Eva menarik napas dalam-dalam, kemudian menjawab, "Tidak usah, Tar! Aku bisa pulang sendiri, kok." 

"Baiklah, kalau memang kamu tidak mau pulang bersamaku. Tapi kamu janji! Harus pulang hari ini!" kata Lintar terus memandangi wajah Eva yang duduk di sebelahnya. "Tadi ibumu datang ke rumahku. Ibumu bilang, jika hari ini kamu tidak pulang, maka dia akan melaporkan aku ke pihak kepolisian," tambah Lintar memberitahu Eva tentang ancaman dari ibunya. 

"Iya, aku janji. Hari ini aku pasti pulang, kok. Maafkan atas sikap ibuku ya, Tar," sahut Eva meyakinkan Lintar yang masih penuh keraguan terhadap dirinya. 

Dengan demikian, Lintar sedikit merasa lega. Lantas, ia pun langsung pamit saat itu juga kepada Devia dan juga Eva, karena Lintar ada urusan penting dengan Dani sore itu. 

Setelah berlalunya pria tampan dari hadapannya, Eva pun kembali melanjutkan perbincangannya dengan Devia. 

"Ternyata apa yang kamu katakan tadi benar, Dev. Lintar akhirnya datang juga ke sini," kata Eva lirih. 

"Tapi—" Devia tidak melanjutkan perkataannya. 

"Tapi kenapa, Dev?" tanya Eva tampak penasaran. 

Sedikit ragu-ragu, Devia pun menjawab, "Itu, masalah ibumu mau melaporkan Lintar kepada polisi. Itu sungguhan, Va?" 

"Ah, kamu! Kamu, 'kan tahu sendiri ibuku seperti apa?" 

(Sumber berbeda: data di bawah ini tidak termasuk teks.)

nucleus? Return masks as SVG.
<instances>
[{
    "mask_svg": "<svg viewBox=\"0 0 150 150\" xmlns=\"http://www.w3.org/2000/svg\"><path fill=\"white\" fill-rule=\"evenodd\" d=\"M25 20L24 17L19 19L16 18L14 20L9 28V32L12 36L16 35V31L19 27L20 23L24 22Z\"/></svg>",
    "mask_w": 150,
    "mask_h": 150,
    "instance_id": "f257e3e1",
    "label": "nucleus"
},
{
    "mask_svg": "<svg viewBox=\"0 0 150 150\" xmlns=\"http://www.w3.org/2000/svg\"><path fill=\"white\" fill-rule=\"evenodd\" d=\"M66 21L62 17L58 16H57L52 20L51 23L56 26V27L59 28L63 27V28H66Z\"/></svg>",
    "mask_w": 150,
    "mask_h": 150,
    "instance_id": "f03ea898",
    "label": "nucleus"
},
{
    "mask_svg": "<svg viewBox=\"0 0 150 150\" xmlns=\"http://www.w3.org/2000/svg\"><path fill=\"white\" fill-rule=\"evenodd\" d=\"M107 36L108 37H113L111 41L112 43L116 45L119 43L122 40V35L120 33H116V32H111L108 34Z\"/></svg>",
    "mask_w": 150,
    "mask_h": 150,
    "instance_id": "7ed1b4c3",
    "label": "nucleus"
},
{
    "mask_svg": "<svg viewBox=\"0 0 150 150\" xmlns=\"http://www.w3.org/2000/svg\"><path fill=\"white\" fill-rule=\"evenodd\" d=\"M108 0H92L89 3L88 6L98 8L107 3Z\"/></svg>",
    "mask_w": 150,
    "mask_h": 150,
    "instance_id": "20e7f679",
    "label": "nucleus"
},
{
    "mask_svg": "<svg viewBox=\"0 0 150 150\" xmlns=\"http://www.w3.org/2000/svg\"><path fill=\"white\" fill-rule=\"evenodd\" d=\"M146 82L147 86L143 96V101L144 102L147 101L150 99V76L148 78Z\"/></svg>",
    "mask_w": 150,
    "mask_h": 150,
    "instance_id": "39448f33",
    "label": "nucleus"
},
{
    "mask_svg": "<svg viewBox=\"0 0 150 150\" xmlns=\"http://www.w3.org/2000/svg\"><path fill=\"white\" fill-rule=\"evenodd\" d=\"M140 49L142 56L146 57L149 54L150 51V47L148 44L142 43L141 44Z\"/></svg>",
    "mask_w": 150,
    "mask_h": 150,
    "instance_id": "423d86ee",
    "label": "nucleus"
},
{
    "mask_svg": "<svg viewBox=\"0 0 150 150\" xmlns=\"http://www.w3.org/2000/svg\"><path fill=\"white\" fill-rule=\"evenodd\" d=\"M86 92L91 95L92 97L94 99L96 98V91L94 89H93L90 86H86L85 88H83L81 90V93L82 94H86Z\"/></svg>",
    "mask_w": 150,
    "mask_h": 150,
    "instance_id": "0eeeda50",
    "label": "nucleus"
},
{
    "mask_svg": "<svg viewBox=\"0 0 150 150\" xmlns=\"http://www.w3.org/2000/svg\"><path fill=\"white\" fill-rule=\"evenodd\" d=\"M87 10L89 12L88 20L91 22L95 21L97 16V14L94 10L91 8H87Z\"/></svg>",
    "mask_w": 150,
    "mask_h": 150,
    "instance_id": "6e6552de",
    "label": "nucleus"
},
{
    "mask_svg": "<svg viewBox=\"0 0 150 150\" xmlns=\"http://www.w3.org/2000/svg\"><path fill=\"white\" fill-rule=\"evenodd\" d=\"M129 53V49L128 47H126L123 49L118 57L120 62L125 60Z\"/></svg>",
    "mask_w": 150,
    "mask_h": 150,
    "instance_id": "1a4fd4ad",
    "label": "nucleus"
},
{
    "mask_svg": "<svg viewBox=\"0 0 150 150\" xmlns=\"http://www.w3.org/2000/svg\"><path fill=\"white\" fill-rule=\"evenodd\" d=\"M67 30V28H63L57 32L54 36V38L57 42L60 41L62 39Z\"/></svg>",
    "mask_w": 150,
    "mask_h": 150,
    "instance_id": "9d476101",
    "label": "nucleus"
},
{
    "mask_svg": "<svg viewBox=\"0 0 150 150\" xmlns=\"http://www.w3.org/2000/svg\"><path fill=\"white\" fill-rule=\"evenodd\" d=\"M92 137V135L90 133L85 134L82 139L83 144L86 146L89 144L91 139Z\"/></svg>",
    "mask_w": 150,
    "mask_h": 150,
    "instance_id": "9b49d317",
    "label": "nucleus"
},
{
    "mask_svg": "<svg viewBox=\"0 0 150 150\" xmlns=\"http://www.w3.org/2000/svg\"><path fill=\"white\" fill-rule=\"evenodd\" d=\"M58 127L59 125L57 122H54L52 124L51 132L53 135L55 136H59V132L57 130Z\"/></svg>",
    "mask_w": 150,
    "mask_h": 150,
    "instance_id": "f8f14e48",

Dengan demikian, Devia pun tersenyum lebar. Lantas, ia coba mengalihkan pembicaraan. 

"Aku yakin! Sebenarnya Lintar itu menyayangi kamu. Akan tetapi, ada hal lain yang menjadi penghalang, sehingga Lintar tidak menerima cinta kamu," imbuh Devia berkesimpulan. 

Bola mata Eva tampak membulat menatap wajah Devia, ia penasaran dengan apa yang diucapkan oleh sahabatnya itu. 

"Maksud kamu penghalang apa?" tanya Eva mengerutkan kening. 

"Hemmm! Sudahlah, nanti juga kamu tahu sendiri apa yang menjadi penyebabnya," jawab Devia enggan mengatakan sesuatu yang baru ia duga. Tentang alasan Lintar menolak cinta sahabatnya itu. 

"Kamu itu tidak jelas kalau bicara!" hardik Eva mendelik ke arah Devia. 

"Sudahlah, kita bahas nanti saja! Sekarang kita makan dulu!" sahut Devia bangkit dan langsung mengajak Eva untuk segera masuk ke dalam rumah.